Materiale di lavoro:
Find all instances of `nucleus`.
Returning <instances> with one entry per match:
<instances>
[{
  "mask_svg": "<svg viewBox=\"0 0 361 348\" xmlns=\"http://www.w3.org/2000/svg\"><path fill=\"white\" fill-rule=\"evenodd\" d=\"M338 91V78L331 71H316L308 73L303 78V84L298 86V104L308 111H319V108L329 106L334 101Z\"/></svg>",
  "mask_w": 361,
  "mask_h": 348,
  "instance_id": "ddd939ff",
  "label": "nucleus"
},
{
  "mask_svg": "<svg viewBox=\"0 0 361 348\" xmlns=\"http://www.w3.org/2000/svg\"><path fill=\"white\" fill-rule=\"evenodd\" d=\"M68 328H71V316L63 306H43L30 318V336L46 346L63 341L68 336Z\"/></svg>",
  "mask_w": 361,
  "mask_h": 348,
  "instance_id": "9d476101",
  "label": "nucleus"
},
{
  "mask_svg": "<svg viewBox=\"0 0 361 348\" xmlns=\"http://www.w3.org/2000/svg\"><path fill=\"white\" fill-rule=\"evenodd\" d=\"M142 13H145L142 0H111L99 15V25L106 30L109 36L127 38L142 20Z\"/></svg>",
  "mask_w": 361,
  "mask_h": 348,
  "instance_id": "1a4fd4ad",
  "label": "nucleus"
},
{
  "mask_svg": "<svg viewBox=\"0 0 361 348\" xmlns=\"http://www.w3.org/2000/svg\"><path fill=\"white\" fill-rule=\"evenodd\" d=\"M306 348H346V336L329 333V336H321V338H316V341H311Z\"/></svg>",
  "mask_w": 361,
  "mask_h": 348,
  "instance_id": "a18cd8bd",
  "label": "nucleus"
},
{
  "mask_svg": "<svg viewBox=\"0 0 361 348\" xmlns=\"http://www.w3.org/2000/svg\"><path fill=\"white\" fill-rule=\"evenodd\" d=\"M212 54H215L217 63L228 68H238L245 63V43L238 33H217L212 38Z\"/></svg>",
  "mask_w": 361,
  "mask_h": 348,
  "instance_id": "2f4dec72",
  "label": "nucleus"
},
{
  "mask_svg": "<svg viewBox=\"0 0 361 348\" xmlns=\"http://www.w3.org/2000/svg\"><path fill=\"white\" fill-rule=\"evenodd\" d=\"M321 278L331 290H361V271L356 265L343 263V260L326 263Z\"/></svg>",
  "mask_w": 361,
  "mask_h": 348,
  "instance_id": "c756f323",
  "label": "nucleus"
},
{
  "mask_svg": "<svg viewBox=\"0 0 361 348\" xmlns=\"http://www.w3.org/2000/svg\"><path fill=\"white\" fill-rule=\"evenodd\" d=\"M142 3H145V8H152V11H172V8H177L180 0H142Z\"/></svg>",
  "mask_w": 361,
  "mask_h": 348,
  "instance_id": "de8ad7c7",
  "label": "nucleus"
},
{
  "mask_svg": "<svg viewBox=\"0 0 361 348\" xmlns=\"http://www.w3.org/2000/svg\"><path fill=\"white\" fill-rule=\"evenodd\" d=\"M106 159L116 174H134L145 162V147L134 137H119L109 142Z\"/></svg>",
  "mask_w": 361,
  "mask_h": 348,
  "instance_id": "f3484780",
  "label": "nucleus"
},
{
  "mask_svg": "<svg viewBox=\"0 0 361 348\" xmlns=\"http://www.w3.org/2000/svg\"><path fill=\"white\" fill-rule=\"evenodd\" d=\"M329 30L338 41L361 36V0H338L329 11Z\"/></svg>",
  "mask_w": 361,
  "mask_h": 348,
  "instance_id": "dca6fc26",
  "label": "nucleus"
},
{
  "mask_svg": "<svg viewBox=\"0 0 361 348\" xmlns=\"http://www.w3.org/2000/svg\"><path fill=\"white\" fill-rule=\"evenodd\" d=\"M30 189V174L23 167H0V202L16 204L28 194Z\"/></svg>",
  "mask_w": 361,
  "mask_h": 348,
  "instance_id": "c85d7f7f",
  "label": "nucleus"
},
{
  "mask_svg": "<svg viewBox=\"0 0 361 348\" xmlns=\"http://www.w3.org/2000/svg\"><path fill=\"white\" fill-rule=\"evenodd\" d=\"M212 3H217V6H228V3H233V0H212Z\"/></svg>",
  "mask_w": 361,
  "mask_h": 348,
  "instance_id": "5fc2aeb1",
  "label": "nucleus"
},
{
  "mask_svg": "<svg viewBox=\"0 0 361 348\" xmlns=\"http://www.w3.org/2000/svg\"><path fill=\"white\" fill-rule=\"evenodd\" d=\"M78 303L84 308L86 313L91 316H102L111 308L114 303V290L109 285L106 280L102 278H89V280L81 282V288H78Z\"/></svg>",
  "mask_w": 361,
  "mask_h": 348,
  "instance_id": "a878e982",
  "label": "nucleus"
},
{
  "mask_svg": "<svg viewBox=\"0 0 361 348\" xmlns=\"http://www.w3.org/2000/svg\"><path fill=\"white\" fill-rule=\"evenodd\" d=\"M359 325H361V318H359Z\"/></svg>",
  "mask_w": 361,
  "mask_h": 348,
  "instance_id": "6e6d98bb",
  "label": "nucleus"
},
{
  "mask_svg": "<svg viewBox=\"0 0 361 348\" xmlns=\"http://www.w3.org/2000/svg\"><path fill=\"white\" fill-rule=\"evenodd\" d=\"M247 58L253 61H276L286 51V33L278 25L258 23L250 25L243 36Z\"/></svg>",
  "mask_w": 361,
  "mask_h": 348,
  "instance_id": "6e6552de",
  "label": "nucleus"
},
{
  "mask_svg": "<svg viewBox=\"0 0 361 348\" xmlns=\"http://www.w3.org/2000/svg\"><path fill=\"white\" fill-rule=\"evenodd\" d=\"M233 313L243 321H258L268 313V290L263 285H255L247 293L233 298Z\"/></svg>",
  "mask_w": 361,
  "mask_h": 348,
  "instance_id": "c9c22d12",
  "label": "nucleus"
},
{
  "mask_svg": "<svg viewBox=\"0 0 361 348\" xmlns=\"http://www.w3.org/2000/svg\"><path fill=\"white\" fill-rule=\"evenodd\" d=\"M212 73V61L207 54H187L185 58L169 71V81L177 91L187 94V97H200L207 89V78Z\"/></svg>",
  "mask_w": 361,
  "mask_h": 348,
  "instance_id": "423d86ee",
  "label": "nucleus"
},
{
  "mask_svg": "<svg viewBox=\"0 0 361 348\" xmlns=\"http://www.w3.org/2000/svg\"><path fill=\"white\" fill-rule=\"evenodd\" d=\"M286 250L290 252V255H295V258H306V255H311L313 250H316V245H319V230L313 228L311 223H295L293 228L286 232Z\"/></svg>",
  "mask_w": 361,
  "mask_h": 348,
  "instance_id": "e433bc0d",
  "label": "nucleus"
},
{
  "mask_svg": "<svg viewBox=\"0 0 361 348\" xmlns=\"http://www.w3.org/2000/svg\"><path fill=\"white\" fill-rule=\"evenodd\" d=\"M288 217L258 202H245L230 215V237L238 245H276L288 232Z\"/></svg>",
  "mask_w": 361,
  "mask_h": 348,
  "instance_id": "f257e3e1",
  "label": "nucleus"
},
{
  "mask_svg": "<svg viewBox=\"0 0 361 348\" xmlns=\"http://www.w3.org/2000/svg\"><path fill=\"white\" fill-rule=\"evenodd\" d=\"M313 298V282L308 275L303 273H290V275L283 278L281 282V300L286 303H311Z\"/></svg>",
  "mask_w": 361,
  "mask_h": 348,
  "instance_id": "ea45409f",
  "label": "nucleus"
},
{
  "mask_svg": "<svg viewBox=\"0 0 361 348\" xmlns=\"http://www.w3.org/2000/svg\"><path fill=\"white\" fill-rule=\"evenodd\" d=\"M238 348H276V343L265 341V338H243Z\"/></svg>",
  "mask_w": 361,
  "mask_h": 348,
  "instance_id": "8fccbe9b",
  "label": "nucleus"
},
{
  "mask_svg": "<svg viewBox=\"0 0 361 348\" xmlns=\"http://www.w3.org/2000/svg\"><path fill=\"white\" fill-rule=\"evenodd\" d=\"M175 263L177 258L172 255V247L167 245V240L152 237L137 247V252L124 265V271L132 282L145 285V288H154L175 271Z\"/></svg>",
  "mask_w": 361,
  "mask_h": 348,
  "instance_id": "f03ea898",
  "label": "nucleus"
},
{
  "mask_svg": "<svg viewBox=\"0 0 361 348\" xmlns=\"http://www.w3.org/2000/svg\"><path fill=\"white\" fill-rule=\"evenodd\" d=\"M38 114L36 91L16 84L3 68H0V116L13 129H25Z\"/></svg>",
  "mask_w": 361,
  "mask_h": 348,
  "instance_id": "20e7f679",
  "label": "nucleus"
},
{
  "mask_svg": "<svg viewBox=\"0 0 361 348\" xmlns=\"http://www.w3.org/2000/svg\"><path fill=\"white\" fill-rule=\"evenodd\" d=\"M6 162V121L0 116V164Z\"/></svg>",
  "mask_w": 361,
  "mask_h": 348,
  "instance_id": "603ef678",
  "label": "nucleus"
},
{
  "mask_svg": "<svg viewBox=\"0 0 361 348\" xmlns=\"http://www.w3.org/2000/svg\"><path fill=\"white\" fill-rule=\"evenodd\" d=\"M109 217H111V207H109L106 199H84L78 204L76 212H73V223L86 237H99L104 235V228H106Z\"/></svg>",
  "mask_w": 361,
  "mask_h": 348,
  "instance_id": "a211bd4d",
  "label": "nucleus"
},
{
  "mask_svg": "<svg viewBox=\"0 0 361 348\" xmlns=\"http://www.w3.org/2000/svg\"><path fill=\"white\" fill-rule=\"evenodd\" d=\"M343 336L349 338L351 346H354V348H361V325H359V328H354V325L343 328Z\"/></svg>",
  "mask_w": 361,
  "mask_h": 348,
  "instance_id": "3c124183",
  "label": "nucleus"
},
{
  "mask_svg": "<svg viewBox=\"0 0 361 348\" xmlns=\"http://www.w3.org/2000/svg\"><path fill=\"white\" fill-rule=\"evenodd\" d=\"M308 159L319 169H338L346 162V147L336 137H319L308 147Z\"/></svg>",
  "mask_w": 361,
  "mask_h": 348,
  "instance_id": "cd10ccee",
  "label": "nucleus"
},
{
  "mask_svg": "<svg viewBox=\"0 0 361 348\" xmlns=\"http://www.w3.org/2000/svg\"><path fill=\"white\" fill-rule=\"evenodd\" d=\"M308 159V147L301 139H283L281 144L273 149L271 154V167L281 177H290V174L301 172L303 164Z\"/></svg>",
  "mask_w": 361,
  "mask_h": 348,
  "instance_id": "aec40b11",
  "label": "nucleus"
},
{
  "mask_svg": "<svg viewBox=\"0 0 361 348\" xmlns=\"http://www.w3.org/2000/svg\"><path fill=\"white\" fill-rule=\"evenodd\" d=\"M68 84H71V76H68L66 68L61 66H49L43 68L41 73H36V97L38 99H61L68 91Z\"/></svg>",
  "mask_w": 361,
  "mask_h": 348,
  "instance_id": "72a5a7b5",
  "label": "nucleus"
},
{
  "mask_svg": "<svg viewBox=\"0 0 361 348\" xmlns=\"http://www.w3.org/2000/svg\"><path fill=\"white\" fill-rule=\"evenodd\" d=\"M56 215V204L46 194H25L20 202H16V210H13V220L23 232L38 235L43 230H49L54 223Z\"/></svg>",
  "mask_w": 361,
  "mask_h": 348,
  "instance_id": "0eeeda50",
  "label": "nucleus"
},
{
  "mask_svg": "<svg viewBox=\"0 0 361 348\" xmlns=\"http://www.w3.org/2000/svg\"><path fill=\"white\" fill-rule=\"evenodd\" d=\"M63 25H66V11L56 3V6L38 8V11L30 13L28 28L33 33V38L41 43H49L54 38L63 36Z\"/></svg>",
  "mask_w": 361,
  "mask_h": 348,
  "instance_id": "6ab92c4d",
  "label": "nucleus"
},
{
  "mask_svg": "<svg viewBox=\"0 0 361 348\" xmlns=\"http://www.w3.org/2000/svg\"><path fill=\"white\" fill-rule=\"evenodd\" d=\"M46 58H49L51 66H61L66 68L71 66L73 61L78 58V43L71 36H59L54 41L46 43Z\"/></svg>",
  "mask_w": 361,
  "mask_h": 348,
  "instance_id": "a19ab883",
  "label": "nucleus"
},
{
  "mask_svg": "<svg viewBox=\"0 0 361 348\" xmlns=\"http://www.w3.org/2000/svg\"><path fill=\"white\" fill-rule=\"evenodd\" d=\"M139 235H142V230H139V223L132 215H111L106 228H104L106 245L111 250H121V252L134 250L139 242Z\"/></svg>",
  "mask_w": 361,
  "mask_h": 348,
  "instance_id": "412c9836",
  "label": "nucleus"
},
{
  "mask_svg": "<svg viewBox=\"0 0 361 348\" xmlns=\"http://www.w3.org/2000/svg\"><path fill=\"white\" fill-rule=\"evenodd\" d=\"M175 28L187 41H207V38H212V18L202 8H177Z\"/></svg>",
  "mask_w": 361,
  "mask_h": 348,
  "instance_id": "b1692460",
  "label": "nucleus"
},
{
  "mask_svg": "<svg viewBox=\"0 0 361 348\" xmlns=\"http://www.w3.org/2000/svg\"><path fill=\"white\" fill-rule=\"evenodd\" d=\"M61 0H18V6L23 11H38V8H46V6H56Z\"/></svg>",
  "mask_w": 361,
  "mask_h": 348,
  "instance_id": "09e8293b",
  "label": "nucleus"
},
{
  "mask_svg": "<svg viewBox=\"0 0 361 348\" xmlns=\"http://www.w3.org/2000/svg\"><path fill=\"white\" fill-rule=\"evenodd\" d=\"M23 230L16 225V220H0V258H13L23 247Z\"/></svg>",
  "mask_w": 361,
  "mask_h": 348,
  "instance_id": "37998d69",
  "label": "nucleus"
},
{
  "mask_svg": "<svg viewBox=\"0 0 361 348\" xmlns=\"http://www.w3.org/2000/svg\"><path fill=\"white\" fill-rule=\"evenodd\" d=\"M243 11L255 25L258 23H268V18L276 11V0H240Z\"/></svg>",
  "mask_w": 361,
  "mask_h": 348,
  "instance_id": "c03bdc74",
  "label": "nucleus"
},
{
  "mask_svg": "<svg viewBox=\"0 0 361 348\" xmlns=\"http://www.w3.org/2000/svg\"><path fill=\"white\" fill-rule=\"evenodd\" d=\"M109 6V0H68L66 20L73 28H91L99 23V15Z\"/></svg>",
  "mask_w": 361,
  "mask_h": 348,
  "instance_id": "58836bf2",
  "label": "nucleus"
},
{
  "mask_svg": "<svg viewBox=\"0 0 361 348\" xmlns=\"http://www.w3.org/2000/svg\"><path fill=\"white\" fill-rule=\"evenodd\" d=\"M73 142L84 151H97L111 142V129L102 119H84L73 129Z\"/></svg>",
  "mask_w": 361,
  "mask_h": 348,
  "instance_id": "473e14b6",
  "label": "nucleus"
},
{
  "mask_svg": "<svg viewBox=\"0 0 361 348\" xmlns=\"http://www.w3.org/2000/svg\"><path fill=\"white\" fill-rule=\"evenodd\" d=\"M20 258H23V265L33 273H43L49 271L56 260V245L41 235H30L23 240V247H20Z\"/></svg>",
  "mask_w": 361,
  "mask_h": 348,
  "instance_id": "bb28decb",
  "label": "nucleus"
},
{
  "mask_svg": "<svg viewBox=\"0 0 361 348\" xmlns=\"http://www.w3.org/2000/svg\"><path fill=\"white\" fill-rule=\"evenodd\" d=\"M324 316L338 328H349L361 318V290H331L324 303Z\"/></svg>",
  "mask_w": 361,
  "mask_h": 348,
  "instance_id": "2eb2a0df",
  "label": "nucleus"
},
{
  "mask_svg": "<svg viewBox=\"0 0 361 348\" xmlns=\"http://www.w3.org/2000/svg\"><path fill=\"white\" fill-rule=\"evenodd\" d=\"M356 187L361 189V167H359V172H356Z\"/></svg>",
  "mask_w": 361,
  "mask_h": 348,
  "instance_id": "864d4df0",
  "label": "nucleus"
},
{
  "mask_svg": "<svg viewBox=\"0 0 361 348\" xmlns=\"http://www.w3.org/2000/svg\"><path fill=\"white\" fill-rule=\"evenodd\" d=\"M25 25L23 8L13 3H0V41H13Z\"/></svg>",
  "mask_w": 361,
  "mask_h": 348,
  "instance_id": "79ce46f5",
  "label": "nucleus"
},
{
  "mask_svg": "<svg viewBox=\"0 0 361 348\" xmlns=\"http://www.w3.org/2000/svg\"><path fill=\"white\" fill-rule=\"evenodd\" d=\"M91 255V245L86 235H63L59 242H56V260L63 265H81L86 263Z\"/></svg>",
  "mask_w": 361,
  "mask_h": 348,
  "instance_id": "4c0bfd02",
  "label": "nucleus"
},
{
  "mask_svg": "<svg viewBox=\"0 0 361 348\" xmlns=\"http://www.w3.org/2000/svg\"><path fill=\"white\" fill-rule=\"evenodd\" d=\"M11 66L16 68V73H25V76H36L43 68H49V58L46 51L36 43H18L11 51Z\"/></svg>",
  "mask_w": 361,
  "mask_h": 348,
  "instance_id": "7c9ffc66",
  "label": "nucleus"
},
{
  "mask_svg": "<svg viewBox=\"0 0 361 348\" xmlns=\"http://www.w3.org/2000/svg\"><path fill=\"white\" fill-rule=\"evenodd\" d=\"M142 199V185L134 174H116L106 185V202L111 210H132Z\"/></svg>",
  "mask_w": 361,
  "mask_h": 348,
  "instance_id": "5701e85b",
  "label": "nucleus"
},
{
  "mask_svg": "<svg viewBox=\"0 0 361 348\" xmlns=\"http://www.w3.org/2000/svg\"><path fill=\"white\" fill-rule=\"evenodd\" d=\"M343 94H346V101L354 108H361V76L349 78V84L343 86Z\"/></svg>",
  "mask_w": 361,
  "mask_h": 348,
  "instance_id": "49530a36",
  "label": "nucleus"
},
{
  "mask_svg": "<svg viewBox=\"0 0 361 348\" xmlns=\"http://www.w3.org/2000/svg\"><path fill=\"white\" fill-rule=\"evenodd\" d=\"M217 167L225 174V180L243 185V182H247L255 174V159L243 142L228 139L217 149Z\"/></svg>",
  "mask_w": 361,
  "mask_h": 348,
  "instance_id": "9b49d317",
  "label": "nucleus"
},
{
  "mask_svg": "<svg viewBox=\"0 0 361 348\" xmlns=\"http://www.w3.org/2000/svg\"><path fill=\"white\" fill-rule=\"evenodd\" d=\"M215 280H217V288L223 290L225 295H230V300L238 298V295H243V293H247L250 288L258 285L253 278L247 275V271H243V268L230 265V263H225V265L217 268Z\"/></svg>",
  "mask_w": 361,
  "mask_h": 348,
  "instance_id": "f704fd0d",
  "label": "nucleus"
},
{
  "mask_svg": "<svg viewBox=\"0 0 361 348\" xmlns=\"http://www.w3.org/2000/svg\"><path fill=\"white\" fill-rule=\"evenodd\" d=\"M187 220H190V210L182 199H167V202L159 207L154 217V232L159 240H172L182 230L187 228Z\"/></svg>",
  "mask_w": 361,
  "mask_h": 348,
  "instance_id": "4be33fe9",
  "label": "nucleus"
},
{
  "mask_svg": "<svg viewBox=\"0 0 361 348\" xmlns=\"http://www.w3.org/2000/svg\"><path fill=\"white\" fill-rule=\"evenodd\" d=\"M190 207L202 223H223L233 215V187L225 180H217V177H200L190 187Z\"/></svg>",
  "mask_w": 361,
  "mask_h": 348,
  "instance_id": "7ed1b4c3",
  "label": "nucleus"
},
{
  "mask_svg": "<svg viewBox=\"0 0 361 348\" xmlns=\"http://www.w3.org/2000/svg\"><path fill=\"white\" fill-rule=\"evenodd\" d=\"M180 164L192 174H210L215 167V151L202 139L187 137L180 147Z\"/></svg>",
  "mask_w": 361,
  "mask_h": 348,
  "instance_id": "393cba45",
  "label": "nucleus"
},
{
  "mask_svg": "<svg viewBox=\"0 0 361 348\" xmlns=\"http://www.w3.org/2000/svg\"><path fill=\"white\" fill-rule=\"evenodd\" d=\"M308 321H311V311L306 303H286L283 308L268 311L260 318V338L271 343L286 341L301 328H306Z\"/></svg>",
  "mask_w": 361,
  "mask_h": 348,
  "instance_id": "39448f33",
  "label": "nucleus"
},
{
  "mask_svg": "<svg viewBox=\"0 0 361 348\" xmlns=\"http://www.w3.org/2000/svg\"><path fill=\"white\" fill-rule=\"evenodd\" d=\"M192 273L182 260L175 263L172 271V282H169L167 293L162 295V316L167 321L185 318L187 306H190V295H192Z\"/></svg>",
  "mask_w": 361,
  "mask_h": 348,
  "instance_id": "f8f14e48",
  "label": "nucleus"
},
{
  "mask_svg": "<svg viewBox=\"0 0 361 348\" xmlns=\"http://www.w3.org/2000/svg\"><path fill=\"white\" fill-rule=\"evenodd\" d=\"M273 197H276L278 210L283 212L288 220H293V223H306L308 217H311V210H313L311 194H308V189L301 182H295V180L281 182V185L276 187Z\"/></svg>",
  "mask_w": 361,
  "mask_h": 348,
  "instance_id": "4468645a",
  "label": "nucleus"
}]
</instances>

Obiettivo: Restituisci tutte le righe dei dati qui sopra che contengono la stringa "instances", distinguendo tra maiuscole e minuscole.

Esercizio svolto:
Find all instances of `nucleus`.
Returning <instances> with one entry per match:
<instances>
</instances>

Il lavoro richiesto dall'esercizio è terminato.